Current Orange Cap standings:

PlayerTeamRuns
Heinrich KlaasenSRH283
Shubman GillGT251
Virat KohliRCB247
Vaibhav SooryavanshiRR246
Rajat PatidarRCB230
Quick note about Vaibhav Sooryavanshi: he is fourteen years old. Read that again. Fourteen. He is the youngest player in IPL history and he is currently fourth in the Orange Cap race, averaging 50-plus. If you had told me back in December that a fourteen-year-old would be on the Orange Cap leaderboard in April, I would have laughed. I am no longer laughing.

Kohli at 37 still being in the top three is its own quiet story. The man does not slow down.

Current Purple Cap standings:

PlayerTeamWickets
Anshul KambojCSK13
Prince YadavLSG11
Prasidh KrishnaGT11
Bhuvneshwar KumarRCB10
Ravi BishnoiRR10
Anshul Kamboj leading the Purple Cap for CSK is the sort of thing that happens every IPL season - someone you have barely heard of spends six weeks shredding top orders, then the auction sends him somewhere new and the cycle repeats.

The Season-Long Markets

Beyond the obvious "who wins the title" and the two cap races, the season-long betting menu at most books looks something like this:

  • Outright Winner (title)
  • To Finish Top 4 (qualify for playoffs)
  • To Finish Bottom (wooden spoon)
  • Team to Hit Most Sixes in the Season
  • Team with Highest Innings Score of the Season
  • Most Fifties, Most Centuries, Most Ducks
  • Top Team Batsman (for each of the 10 teams)
  • Top Team Bowler (for each of the 10 teams)
  • Man of the Tournament
The "Team with Highest Innings Score" market is interesting right now because Punjab just raised the bar to 254/7. Anyone who took a pre-season flyer on Punjab there is sitting pretty.
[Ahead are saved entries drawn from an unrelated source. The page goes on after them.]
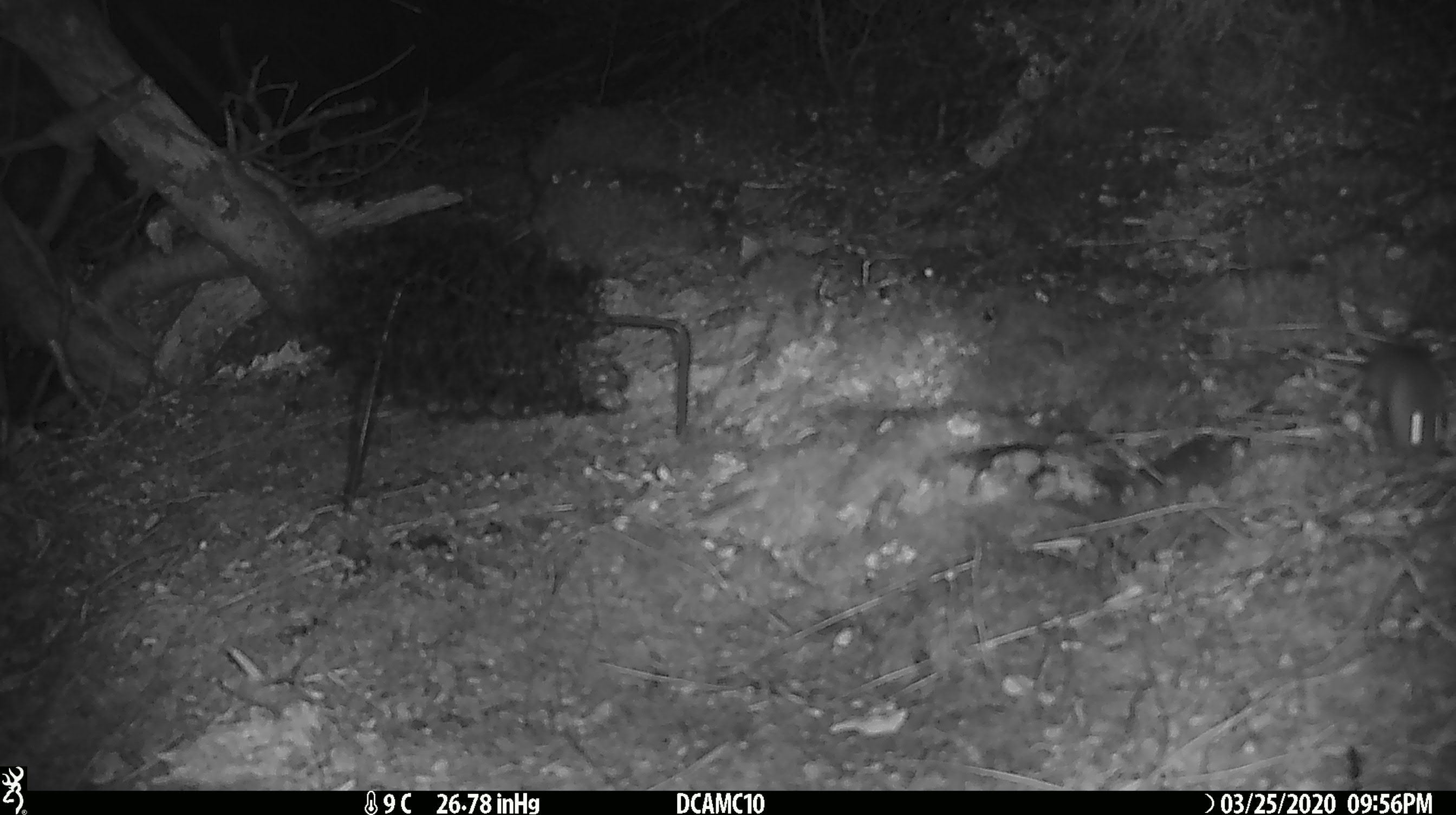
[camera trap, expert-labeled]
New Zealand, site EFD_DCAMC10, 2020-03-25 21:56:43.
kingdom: Animalia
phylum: Chordata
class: Mammalia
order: Rodentia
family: Muridae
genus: Mus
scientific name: Mus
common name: mouse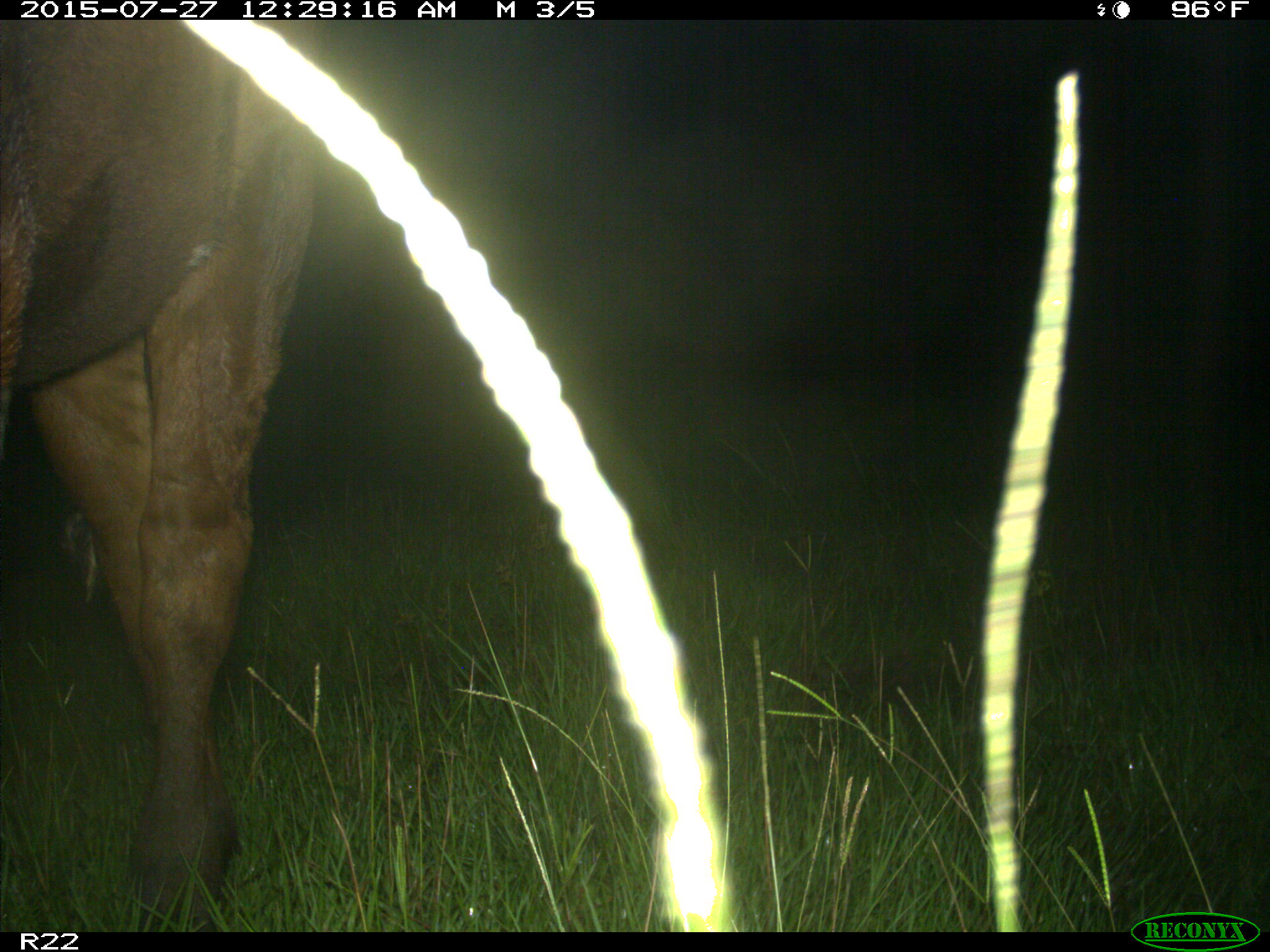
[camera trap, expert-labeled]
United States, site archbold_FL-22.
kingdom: Animalia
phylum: Chordata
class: Mammalia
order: Artiodactyla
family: Bovidae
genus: Bos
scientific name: Bos taurus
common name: domestic cow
Bos taurus (domestic cow).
Whether someone clears 254 between now and 31 May is the question that market is really asking, and with the way Chinnaswamy plays in Bengaluru, RCB are probably the team most likely to pip it.

Match-Level Betting

For individual games, which is where the daily volume lives, the typical menu is:

  • Match Winner (straight moneyline)
  • Match Handicap (usually priced in runs)
  • Team Totals (over/under for each team)
  • Total Match Runs (over/under)
  • Player of the Match
  • Top Team Batsman (for that game)
  • Top Team Bowler (for that game)
  • Method of First Wicket (caught, bowled, LBW, run out)
  • Top 6 Batsman (the player with most runs across both teams)
  • Over/Unders on individual players (runs, wickets)
With 12 weekend double-headers still scheduled across the remaining fixtures, there is a lot of cricket to work with. And IPL line-movement is sharp - the early morning markets often shift heavily by toss time, especially for day games where the dew factor changes how both captains want to use the coin.

Sports-King's Note
If you are betting IPL 2026 week to week, the three most useful things to track right now are Punjab's ability to keep up this pace, whether RCB click into gear under Patidar, and how Mumbai respond to a 0-5 start. Everything else follows from those three threads.
The Orange Cap and Purple Cap markets tend to firm up by mid-May, so if you like a player at current prices, the window is now. By the time the playoff race tightens, the leaders in both races will already have short prices baked in.

One More Thing

The playoff schedule has not been announced yet as of this writing - the league matches run through late May, then the usual Qualifier 1 / Eliminator / Qualifier 2 / Final sequence plays out at venues to be confirmed. The final is locked in for 31 May.

Plenty of matches to go. Plenty of markets still open. And if Punjab keep batting like they did against Lucknow, the title odds board will look very different by the end of April.